### ARTICLE

Research by Subject: Data: Open Data

Open Data Repositories

SEARCHABLE LISTS OF DATABASES

Registry of Research Data Repositories (re3data.org)

A global registry of research data repositories from different academic disciplines.

A curated, annotated list of databases, with data policies and metadata standards.

Nature Journals recommended data repositories list

A curated list that includes both generalist repositories and specialized, discipline-specific repositories. The listed repositories meet the Nature Journals requirements for data access, preservation and stability.

Examples of generalist data repositories

Other data repositories

Inter-University Consortium for Political and Social Research (ICPSR)

(Note: Bucknell is an ICPSR member institution. Link to Bucknell when creating your user account to access membership benefits.)

ICPSR maintains a searchable data archive of research in the social and behavioral sciences. It hosts specialized collections of data in education, aging, criminal justice, substance abuse, terrorism, and other fields.
ICPSR users can examine and compare variables across studies using the Social Science Variables Database (SSVD).
ICPSR also provides leadership and training in data access, curation, and methods of analysis for the social science research community, including resources for teachers and students.

"Moving Beyond the Title: Evaluating The Data You Find": An ICPSR video tutorial on finding and evaluating datasets to answer a research question (July 2020).

Kaggle

Kaggle maintains a collection of publicly available datasets and data-analysis code on a range of topics, with simple metrics of data and documentation quality, for use in data science training and machine learning projects.
Kaggle also hosts real-life data-analysis tasks and competitions around the datasets.
Users have access to a customizable Jupyter Notebooks environment.
A global online community around data science and machine learning, from students to experts.

U.S. government's open data

Home of U.S. government's open data: https://www.data.gov/

Census data

Data about the American people
Searchable data from the Census survey (every 10 years; most recently in 2020), available in customizable summary tables and maps
Searchable data from the American Community Survey (yearly), available in customizable summary tables and maps
No individual-person level data is provided for privacy reasons, and the geographic resolution of the available summary data is set to protect data privacy as well

Economic Census data

Economic data about the American businesses
Searchable data from the Economic Census survey (every 5 years, most recently in 2017)

Examples of qualitative and text-based data repositories

Qualitative Data Repository

The Qualitative Data Repository (QDR) is a dedicated archive for storing and sharing digital data (and accompanying documentation) generated or collected through qualitative and multi-method research in the social sciences.
Provides leadership and training in—and works to develop and publicize common standards and practices for—managing, archiving, sharing, reusing, and citing qualitative data.

The Corpus of Contemporary American English (COCA)

Contains more than one billion words of text (25+ million words each year 1990-2019) from eight genres: spoken, fiction, popular magazines, newspapers, academic texts, as well as TV and movies subtitles, blogs, and other web pages.
Three main ways to search the corpus (including comparisons between genres and years):
- Frequency list
- Search by individual word
- Search for phrases and strings

Perseus Digital Library

Perseus Digital Library (Perseus 4.0) is a comprehensive and constantly expanded digital library, with a mission to create and make accessible the full record of humanity, including linguistic sources, physical artifacts, and historical spaces.
The flagship collection covers the history, literature and culture of the Greco-Roman world, and classical Greek and Latin.

######

EXERCISE GOAL: According to the open data guide, how often is the Economic Census survey conducted?

### ENTRIES SHOWN

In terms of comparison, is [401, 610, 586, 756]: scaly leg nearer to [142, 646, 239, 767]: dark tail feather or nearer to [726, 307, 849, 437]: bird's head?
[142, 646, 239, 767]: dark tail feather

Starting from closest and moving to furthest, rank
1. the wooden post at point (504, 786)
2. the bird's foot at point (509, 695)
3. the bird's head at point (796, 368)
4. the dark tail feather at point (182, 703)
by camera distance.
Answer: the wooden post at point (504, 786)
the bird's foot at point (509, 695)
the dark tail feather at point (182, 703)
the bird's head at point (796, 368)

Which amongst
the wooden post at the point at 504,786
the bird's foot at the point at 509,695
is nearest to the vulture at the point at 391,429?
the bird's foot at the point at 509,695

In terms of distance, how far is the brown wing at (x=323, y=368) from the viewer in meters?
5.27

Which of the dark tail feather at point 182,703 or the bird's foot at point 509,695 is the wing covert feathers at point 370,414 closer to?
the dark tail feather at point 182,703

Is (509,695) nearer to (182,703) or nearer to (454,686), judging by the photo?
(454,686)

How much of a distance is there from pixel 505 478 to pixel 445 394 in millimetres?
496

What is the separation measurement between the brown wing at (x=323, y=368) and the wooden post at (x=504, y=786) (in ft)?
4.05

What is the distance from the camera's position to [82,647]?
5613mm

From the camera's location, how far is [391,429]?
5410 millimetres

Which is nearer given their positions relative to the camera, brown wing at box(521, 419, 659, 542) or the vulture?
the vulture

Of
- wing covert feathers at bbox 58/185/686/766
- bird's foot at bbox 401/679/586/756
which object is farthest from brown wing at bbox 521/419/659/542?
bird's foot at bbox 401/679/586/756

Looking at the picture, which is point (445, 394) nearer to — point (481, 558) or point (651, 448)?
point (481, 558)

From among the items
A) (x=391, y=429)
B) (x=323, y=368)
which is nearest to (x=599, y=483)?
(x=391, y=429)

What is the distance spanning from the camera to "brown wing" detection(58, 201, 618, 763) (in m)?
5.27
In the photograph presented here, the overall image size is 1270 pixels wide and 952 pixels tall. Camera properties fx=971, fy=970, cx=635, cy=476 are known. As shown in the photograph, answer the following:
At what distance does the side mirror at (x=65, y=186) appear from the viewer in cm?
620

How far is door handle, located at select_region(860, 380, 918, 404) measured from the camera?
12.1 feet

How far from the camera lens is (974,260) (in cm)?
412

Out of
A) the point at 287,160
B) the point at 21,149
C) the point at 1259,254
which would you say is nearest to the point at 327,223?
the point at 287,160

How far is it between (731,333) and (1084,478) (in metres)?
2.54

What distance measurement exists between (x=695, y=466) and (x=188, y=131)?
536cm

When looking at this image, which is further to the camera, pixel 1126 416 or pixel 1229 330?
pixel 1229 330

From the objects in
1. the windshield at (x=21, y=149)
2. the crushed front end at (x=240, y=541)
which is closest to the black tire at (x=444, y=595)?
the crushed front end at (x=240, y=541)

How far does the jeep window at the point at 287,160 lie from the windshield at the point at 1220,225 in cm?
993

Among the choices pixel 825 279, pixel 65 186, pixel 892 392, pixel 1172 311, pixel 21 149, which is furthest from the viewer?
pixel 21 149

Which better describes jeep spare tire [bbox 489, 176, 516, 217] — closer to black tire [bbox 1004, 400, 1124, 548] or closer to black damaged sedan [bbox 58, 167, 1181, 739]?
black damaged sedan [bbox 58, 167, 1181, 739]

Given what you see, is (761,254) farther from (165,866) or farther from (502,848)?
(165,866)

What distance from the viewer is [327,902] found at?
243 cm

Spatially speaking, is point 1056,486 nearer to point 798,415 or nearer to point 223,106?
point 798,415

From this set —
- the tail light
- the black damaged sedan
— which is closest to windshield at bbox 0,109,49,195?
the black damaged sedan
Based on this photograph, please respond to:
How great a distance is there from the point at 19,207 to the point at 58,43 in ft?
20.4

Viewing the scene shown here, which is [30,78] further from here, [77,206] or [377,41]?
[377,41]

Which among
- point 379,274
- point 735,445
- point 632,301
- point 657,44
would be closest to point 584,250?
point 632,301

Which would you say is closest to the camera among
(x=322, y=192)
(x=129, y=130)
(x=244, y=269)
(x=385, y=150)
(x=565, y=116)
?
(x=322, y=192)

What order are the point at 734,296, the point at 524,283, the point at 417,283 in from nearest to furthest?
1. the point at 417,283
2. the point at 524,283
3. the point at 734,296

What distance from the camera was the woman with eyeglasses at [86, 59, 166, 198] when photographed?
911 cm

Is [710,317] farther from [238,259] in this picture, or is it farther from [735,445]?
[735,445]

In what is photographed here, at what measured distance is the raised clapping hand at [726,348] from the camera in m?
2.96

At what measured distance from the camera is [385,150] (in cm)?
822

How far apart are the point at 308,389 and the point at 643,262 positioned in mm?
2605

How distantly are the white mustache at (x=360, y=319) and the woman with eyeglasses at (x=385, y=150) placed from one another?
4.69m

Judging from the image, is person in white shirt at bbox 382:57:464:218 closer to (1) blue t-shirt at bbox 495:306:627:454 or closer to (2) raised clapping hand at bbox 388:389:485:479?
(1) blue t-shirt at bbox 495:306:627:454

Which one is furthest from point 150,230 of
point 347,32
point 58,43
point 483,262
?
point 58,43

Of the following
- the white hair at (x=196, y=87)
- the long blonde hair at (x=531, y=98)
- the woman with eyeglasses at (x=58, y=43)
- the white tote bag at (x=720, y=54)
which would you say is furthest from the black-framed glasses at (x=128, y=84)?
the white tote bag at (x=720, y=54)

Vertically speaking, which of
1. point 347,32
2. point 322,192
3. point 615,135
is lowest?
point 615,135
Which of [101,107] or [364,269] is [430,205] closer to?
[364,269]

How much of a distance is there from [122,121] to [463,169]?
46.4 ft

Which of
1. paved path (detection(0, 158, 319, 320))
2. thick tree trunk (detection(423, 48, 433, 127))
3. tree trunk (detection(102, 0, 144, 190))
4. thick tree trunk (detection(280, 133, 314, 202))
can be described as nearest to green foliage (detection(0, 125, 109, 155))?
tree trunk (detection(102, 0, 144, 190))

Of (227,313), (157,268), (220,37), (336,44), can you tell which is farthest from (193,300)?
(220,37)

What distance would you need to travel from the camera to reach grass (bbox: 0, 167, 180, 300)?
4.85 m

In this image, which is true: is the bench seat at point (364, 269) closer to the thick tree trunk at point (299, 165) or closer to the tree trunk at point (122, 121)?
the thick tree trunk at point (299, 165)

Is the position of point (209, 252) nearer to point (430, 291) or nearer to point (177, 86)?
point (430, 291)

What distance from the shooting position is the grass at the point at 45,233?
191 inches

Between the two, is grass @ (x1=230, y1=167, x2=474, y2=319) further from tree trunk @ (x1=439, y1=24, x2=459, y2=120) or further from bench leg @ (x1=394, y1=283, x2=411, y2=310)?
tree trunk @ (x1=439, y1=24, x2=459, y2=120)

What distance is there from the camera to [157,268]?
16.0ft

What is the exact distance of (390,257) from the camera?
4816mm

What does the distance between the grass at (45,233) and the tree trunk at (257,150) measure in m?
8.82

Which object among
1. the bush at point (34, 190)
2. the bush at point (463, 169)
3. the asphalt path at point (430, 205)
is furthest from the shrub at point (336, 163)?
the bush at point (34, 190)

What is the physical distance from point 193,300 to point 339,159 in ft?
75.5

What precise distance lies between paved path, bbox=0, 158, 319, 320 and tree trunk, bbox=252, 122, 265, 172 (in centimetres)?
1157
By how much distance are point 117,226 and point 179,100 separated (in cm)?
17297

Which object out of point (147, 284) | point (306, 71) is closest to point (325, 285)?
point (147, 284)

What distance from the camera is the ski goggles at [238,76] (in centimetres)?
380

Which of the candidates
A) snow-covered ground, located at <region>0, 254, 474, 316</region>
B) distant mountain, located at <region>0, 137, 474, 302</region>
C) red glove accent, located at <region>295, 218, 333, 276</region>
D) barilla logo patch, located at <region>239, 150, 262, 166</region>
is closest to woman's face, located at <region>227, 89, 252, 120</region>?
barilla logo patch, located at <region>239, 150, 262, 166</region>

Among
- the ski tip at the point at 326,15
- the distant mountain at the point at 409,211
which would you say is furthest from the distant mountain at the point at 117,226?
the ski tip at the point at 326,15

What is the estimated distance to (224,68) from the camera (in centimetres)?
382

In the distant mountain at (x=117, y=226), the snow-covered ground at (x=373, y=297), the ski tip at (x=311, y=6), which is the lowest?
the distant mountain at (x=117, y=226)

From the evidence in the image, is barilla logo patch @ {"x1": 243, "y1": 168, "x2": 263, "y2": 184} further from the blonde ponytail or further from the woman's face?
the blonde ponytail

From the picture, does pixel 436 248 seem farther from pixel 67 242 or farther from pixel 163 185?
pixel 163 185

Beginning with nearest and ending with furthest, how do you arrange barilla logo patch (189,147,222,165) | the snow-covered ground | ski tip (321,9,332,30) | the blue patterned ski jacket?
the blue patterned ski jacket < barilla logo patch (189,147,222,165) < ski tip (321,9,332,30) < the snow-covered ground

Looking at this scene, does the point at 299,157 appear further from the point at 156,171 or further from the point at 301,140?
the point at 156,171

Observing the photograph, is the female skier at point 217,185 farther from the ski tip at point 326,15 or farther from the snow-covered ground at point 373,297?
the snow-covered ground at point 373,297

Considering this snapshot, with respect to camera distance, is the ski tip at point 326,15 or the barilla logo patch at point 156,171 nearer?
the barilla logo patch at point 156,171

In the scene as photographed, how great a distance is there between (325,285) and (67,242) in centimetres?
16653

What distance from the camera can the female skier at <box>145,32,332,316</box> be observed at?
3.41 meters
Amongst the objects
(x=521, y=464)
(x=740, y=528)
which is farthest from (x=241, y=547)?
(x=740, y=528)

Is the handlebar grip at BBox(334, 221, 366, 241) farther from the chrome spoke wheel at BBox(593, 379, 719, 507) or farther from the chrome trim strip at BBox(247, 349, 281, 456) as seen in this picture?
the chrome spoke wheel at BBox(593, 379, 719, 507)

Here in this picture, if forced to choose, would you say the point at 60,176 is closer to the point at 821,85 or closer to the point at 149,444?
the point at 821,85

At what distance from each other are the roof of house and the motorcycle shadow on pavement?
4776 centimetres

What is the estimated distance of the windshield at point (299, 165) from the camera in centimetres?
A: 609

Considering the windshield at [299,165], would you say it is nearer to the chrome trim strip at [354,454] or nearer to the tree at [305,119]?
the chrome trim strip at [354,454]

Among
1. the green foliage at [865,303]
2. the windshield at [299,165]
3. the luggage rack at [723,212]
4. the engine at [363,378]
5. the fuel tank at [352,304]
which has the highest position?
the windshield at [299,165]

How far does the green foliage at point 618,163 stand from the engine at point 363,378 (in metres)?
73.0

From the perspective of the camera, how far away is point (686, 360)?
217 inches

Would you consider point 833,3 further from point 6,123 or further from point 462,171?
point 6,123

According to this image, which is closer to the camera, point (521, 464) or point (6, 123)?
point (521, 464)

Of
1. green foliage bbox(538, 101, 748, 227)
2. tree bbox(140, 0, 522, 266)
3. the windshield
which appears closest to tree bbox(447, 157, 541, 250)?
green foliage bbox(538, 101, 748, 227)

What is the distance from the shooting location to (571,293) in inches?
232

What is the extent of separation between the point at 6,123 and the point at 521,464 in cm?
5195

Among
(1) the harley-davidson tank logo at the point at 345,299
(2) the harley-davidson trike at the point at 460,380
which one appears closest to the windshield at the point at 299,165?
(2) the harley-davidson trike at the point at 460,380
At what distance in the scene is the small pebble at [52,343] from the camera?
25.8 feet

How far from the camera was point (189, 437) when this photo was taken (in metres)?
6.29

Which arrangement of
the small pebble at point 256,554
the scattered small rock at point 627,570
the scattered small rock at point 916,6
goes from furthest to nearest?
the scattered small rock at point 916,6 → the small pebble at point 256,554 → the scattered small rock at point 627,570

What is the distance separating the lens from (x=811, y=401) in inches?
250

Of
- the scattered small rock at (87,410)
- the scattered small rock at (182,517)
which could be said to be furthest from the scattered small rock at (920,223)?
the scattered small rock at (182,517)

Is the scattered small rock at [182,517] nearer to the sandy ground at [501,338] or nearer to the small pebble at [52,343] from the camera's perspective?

######

TASK RESULT: Every 5 years, most recently in 2017.